■ **DIRECTION**: Convert the lines of the records below, from the line containing "Which is higher in" through the end of the records, into a Markdown table with the columns Row and Line, one row per line and blank lines omitted.

■ **DATA FOR PROCESSING**:
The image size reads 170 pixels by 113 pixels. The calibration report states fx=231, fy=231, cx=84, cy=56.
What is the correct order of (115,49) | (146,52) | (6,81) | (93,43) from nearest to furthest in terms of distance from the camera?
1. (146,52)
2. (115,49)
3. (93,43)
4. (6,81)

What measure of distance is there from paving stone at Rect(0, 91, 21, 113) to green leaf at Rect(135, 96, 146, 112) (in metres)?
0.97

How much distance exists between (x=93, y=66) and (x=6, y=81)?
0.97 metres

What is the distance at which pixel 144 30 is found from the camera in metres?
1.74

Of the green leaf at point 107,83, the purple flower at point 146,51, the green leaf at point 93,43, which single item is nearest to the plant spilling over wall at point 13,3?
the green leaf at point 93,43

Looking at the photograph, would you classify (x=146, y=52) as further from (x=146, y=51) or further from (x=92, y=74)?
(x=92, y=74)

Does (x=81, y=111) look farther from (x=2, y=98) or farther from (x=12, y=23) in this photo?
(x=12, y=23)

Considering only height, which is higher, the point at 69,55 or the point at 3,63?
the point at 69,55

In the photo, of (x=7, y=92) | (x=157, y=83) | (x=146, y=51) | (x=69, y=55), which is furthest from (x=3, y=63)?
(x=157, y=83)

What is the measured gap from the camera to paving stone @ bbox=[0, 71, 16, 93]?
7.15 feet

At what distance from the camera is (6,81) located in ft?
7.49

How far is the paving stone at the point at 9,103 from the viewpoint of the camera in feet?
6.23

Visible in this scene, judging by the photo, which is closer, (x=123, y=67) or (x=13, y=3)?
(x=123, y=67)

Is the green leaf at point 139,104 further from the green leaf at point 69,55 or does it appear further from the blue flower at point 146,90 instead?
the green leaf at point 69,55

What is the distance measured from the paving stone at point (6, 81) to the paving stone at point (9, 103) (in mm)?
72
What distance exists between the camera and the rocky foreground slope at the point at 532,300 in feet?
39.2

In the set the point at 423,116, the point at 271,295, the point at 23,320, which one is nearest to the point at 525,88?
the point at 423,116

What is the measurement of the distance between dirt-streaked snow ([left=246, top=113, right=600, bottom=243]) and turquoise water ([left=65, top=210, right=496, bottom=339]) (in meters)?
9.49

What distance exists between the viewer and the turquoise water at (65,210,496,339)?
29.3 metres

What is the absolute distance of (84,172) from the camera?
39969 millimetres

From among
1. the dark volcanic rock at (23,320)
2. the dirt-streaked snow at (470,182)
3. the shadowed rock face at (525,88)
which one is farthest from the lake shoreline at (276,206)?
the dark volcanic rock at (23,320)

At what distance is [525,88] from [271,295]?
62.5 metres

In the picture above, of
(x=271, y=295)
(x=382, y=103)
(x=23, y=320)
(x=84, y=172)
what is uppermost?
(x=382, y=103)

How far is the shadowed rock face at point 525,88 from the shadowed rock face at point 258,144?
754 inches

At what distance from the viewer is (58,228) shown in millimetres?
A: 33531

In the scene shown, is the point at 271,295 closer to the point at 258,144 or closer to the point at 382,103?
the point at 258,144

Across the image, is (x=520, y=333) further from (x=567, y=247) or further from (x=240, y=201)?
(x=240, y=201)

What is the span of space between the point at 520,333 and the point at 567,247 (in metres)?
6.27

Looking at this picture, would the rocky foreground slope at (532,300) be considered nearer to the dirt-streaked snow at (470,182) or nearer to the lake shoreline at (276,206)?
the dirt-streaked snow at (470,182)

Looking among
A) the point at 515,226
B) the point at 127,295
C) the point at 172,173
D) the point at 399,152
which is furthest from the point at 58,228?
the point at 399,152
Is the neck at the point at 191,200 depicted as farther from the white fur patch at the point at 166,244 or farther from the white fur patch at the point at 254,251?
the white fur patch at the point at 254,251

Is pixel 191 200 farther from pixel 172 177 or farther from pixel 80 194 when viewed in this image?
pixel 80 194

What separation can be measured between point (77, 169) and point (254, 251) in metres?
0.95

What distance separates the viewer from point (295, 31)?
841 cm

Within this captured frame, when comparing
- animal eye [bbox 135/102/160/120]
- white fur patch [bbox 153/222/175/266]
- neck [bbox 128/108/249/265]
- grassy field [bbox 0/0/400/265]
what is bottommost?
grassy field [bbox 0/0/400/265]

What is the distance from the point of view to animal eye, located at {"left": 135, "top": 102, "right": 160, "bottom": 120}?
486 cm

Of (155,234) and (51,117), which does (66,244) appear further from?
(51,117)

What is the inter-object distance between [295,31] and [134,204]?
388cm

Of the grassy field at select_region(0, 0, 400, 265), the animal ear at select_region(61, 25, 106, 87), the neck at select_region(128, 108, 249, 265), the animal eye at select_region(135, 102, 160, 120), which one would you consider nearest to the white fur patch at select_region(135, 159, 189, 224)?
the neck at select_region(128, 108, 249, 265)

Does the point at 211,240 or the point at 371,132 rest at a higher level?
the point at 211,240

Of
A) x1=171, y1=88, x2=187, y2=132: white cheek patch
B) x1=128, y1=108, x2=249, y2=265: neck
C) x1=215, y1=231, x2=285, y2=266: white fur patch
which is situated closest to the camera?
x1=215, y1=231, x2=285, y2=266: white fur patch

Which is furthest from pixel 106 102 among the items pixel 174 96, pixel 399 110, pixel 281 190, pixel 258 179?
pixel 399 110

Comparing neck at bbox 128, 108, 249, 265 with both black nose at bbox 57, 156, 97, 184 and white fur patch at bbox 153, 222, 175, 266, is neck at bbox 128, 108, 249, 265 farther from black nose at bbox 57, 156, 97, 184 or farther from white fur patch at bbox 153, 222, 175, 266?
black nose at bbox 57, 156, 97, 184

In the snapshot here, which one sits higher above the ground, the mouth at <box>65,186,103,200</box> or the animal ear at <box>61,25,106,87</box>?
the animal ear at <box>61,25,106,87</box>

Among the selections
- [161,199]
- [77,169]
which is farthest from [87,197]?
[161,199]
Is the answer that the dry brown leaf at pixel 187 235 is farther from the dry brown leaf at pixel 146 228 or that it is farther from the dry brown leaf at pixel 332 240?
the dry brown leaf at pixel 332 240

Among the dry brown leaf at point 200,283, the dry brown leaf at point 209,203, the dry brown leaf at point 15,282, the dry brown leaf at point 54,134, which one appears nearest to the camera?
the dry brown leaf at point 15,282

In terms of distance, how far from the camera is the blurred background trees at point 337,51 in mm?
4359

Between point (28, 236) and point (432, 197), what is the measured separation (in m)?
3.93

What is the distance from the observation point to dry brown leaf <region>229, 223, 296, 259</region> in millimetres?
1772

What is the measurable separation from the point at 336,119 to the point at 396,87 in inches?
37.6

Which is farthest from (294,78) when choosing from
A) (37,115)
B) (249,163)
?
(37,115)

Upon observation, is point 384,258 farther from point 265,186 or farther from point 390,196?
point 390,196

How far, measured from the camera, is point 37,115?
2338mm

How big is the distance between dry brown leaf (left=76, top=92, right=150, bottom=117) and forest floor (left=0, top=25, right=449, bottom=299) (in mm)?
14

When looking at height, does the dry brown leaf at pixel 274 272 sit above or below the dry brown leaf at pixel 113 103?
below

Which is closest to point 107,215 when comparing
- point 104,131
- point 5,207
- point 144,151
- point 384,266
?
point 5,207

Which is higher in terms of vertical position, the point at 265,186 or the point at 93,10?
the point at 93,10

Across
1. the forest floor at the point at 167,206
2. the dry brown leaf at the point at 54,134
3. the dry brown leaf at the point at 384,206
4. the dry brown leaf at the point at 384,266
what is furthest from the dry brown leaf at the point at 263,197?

■ **COMPLETED EXERCISE**:
| Row | Line |
|---|---|
| 1 | Which is higher in terms of vertical position, the point at 265,186 or the point at 93,10? |
| 2 | the point at 93,10 |
| 3 | Across |
| 4 | 1. the forest floor at the point at 167,206 |
| 5 | 2. the dry brown leaf at the point at 54,134 |
| 6 | 3. the dry brown leaf at the point at 384,206 |
| 7 | 4. the dry brown leaf at the point at 384,266 |
| 8 | what is furthest from the dry brown leaf at the point at 263,197? |